At Council that first tariff the five young dads had asked if they could go to the edge of the Ferbiddun Zön and fetch some
brick to repair the pedalo gaff. It took most of the rest of the tariff for consensus to emerge, for each of the nine older
dads had a view, and they all had tremendous affection for the sound of their own voices. There were moto gibbets to be built,
fowling equipment to be repaired, the pedalo needed caulking – however, eventually permission was given. It mattered that
it was Fred Ridmun's idea. The whole community understood that despite Fred's youth he would be the new Guvnor once Dave Brudi
was dead, and the way the old dad retched and hawked blood that couldn't be far off. It was an important liberty for the five
to be alone together for a shift. In the next year duty would bear down still more heavily upon them. Caff Funch, old Benni's
daughter, was already knocked up by Fred – more of them would become dads soon enough. Meanwhile the older generation was
passing into the shadows. Ham, as was the way every thirty years or so, stood on the cusp.

The posse had worked hard and soon amassed sufficient brick, so Sy's desire to press further into the zone wasn't governed
by any necessity. The impulse puzzled him – he felt the place's aura as strongly as any of his companions did – perhaps even
more.
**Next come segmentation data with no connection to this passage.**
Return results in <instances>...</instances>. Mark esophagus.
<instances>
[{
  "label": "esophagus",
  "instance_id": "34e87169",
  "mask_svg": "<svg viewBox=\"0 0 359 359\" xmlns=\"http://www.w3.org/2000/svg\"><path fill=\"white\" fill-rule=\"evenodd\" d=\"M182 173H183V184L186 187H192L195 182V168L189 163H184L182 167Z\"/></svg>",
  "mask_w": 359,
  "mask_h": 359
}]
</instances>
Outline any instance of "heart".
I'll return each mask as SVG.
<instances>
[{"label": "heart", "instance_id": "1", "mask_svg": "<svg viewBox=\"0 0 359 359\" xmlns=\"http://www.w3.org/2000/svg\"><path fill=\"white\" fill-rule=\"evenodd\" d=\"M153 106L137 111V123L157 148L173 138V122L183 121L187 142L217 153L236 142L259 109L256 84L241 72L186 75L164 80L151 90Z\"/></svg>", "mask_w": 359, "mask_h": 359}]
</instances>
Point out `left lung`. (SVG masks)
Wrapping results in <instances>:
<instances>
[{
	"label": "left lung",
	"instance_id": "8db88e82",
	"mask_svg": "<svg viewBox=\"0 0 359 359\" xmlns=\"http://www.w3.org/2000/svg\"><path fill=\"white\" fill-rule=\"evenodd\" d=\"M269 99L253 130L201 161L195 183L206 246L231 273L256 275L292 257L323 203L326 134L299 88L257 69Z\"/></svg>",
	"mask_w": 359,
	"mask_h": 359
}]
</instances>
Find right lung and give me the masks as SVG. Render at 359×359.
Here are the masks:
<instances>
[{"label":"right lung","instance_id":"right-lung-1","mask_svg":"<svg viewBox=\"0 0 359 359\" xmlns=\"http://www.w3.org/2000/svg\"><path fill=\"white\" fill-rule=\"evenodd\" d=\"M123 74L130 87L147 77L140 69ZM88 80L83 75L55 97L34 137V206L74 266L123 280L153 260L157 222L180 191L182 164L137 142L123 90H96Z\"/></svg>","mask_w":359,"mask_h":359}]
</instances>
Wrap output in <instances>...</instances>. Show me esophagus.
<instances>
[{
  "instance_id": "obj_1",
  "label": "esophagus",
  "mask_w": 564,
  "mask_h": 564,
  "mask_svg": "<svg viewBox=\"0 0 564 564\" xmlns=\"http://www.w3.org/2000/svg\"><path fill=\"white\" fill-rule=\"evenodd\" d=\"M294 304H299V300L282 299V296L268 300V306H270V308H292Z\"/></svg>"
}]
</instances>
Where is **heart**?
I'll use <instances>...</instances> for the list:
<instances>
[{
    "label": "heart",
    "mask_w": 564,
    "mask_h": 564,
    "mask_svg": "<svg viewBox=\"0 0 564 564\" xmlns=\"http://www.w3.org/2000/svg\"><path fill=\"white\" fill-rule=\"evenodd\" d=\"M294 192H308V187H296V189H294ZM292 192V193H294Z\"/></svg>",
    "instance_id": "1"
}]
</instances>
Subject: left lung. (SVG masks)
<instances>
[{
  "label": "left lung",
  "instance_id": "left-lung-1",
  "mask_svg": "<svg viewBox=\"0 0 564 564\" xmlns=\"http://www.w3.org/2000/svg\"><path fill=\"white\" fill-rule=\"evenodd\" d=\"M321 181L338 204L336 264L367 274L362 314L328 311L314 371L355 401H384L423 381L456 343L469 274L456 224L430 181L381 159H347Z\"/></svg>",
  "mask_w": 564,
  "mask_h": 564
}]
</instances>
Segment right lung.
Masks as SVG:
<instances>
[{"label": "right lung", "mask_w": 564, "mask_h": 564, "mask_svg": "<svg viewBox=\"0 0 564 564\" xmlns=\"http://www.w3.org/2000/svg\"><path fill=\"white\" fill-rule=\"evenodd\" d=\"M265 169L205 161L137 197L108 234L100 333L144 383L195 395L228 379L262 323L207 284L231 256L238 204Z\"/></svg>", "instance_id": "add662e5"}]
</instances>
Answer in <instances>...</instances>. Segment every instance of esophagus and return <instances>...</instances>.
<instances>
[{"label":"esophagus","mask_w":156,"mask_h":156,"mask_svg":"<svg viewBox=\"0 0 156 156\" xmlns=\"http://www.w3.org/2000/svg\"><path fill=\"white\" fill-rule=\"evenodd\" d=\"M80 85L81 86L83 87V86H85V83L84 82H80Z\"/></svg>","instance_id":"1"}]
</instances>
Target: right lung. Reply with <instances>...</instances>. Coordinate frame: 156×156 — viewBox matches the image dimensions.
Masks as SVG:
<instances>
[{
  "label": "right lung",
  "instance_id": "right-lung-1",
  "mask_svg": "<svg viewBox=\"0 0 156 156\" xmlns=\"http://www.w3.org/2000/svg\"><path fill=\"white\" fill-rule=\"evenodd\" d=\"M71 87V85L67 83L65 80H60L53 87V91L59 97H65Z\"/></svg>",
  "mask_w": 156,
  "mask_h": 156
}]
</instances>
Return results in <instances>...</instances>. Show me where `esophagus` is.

He had been among the most enthusiastic of the Hamsters when the bounds of the zone had been beaten that buddout. He
had lashed at the sawleaf and fireweed with such frenzy that the granddads had muttered among themselves: Eye rekkun ees earin
Dave on iz interkom. Now, the impulse to go further in, further than he had ever ventured before, was provoked as much by
the need to be alone with his secret mummyness as by any thought of what he might find there.

Beyond the clearing in which Symun found himself the true zone began. The yellow-flowering pricklebush was the plant of the
zone margin; in the interior it ceded to glossy-leafed rhodies that clambered over the hypogean brickwork, cracking it with
their woody roots. These dense shrubs had enormous white flowers, exuding a heady aroma that kept the insects away from the
zone. In turn, there was nothing for the landfowl to eat – not that there were many of these on Ham anyway, certainly compared
to Chil or the rest of Ing. Only handfuls of toms and bobs nested on the island, together with the ubiquitous flying rats.

An occasional green ringneck whirred over Symun's head, and he could hear, higher up in the clouds, the unceasing lament of
the gulls. At ground level the zone was eerily quiet – even the voices of his mates, scant paces away, sounded muffled and
distant. The motos also found rhodies unpalatable, while in the very heart of the zone there were Utrees poisonous to them.
The granddads also claimed that the rats – which the motos kept down elsewhere on Ham – had colonies deep in the zone, vast
and labyrinthine nests from which they would emerge to gnaw to the bone any Hamster fool enough to breach taboo. Symun doubted
this – what could such rat colonies live on? There was no wheatie hereabouts, and, while gulls nested on the rocky bluffs
of the eastern shore, even massed rats were no match for aggressive oilgulls and blackwings. Besides, posses of Hamstermen
often went along these bluffs, netting prettybeaks in season; if there were rats there he would have seen them for himself.
No, the rat colonies were intended to frighten off anyone brave or foolhardy enough to penetrate too far into the zone; they
were part of the mystique of the place.